Text segment:
::::::::::
Donald Trump has a “nasty” problem.
It happened again (of course it did) Tuesday, at a press briefing, when the President was asked about presumptive Democratic presidential nominee Joe Biden’s selection of Sen. Kamala Harris for his running mate.
“She was very very nasty, to — one of the reasons that surprised me, she was very — she was probably nastier than even Pocahontas to Joe Biden. She was very disrespectful to Joe Biden, and it’s hard to pick somebody that’s that disrespectful,” he said, also reaching back for an old dig at Sen. Elizabeth Warren for good measure.
We’ve been here before with his go-to epithet for women. Just a year ago,Trump called Denmark’s Prime Minister, Mette Frederiksen “nasty” after she called his interest in buying Greenland “absurd.”
And in June last year, the President called Nancy Pelosi a “nasty, vindictive, horrible person” after a Fox News interviewer brought up a Politico report about Pelosi telling Democrats pushing for impeachment that she’d rather see Trump “in prison” (a Pelosi spokeswoman said she could not confirm the comment).
Trump also lobbed the “nasty” epithet earlier in an interview with the British tabloid, The Sun, in which he was asked about comments the Duchess of Sussex, Meghan Markle, had made in 2016 to TV host Larry Wilmore, calling Trump “misogynistic.” “I didn’t know that she was nasty,” Trump said. “I hope she is OK.”
We are, by now, used to the President’s name-calling — it is unpresidential and gauche. But “nasty” is one that rings out with some significance: He seems to reserve it for women. Recall Trump infamously interrupting Hillary Clinton during the last debate of his 2016 presidential campaign to call her “a nasty woman,” a remark so obviously gendered that many women responded by trying to reclaim it. One website that began selling “Nasty Woman” T-shirts reported that its design went viral overnight, generating tens of thousands of orders.
::::::::::
Excerpted records:

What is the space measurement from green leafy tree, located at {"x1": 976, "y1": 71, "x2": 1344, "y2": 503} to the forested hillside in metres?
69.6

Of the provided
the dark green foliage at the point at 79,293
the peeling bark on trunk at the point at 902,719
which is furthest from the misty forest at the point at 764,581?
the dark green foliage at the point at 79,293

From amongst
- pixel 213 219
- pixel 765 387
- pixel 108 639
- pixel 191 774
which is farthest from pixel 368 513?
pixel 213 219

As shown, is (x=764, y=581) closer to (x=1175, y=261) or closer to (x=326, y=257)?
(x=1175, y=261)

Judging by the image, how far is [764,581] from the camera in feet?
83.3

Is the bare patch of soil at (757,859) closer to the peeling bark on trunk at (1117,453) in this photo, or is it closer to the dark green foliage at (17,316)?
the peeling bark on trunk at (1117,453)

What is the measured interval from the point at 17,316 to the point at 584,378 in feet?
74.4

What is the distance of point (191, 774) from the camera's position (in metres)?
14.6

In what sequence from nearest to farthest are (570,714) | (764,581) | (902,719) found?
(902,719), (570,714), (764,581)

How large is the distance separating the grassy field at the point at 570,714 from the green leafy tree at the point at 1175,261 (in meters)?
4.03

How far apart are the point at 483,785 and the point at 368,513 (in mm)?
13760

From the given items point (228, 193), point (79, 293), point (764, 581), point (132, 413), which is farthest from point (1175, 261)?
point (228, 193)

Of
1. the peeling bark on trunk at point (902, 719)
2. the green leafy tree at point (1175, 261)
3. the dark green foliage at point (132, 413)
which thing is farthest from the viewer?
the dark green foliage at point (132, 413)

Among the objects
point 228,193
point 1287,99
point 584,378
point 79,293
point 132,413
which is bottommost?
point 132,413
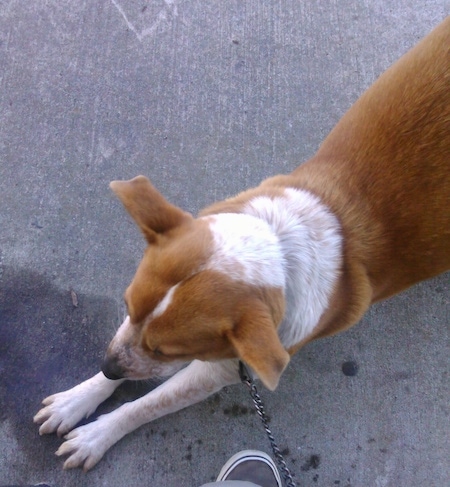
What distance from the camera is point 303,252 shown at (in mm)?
2148

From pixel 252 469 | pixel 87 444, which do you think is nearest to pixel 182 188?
pixel 87 444

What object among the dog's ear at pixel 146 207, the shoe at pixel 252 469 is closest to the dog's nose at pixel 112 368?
the dog's ear at pixel 146 207

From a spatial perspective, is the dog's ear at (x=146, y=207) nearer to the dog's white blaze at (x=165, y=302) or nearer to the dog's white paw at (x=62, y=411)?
the dog's white blaze at (x=165, y=302)

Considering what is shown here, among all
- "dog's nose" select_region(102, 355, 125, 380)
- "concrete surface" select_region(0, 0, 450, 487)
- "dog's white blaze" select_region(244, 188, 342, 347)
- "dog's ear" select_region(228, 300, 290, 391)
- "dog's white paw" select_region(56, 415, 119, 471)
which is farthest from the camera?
"concrete surface" select_region(0, 0, 450, 487)

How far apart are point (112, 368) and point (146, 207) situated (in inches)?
30.8

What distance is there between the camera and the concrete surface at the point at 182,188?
2.76 metres

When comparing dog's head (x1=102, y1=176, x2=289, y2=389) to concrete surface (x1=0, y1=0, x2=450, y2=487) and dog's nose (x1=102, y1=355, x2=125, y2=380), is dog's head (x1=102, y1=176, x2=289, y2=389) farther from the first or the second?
concrete surface (x1=0, y1=0, x2=450, y2=487)

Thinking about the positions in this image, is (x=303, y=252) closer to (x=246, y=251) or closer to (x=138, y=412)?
(x=246, y=251)

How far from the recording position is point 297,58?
3.68m

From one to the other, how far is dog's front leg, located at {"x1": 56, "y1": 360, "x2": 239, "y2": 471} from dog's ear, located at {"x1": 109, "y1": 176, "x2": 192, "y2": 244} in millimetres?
857

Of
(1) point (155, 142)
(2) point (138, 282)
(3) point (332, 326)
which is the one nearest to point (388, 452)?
(3) point (332, 326)

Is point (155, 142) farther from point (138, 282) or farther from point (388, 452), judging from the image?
point (388, 452)

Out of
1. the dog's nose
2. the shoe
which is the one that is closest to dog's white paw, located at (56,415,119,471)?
the dog's nose

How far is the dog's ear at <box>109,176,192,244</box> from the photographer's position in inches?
79.7
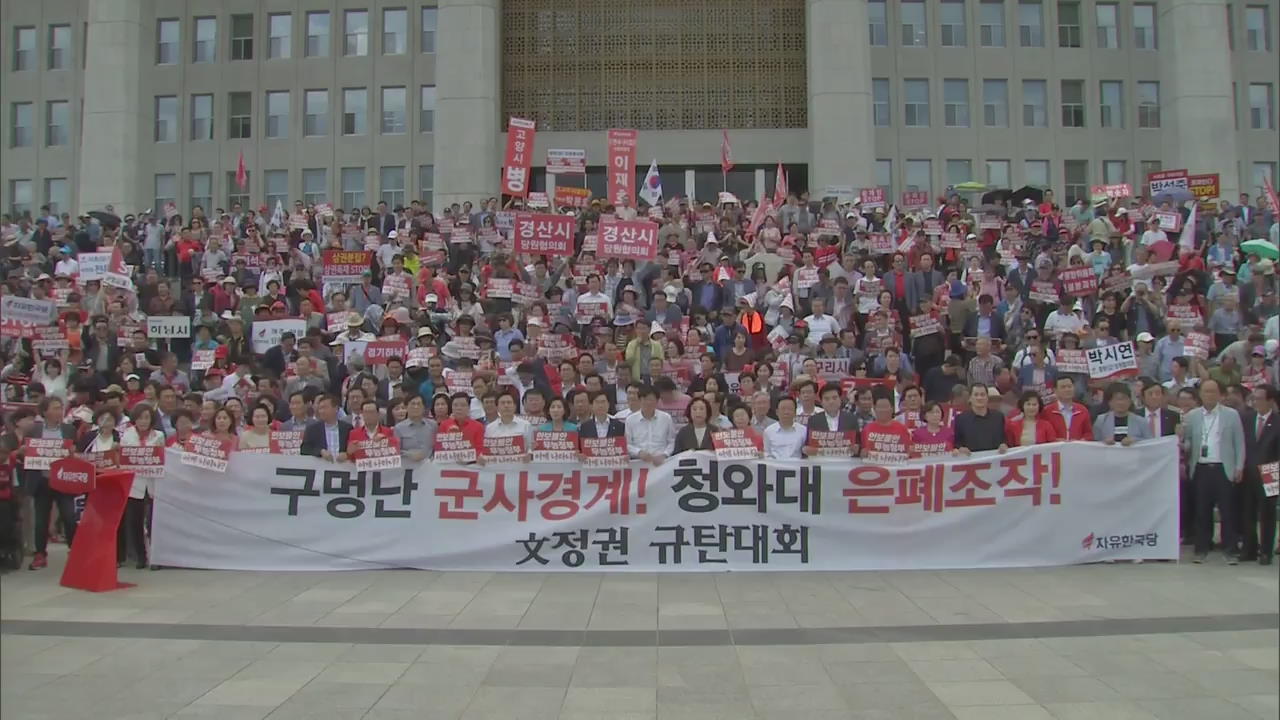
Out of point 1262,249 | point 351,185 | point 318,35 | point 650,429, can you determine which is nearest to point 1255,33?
point 1262,249

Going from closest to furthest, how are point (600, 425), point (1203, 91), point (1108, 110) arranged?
point (600, 425) < point (1203, 91) < point (1108, 110)

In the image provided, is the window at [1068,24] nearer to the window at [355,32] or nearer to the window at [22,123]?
the window at [355,32]

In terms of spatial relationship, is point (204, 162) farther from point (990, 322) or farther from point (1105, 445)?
point (1105, 445)

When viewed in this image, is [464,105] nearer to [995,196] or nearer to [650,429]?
[995,196]

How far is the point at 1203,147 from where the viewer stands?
1375 inches

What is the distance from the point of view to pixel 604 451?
425 inches

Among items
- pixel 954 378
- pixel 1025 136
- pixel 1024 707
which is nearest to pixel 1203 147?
pixel 1025 136

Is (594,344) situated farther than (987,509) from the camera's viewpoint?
Yes

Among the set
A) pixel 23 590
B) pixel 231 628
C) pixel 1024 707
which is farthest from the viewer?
::::::::::
Requirement: Reproduce the passage on Trump's use of "nasty" from "It happened again" up to and including "for good measure.", changing "Sen. Kamala Harris" to "Senator Kamala Harris". None of the items is needed for this work.

Problem solution:
It happened again (of course it did) Tuesday, at a press briefing, when the President was asked about presumptive Democratic presidential nominee Joe Biden’s selection of Senator Kamala Harris for his running mate.
“She was very very nasty, to — one of the reasons that surprised me, she was very — she was probably nastier than even Pocahontas to Joe Biden. She was very disrespectful to Joe Biden, and it’s hard to pick somebody that’s that disrespectful,” he said, also reaching back for an old dig at Sen. Elizabeth Warren for good measure.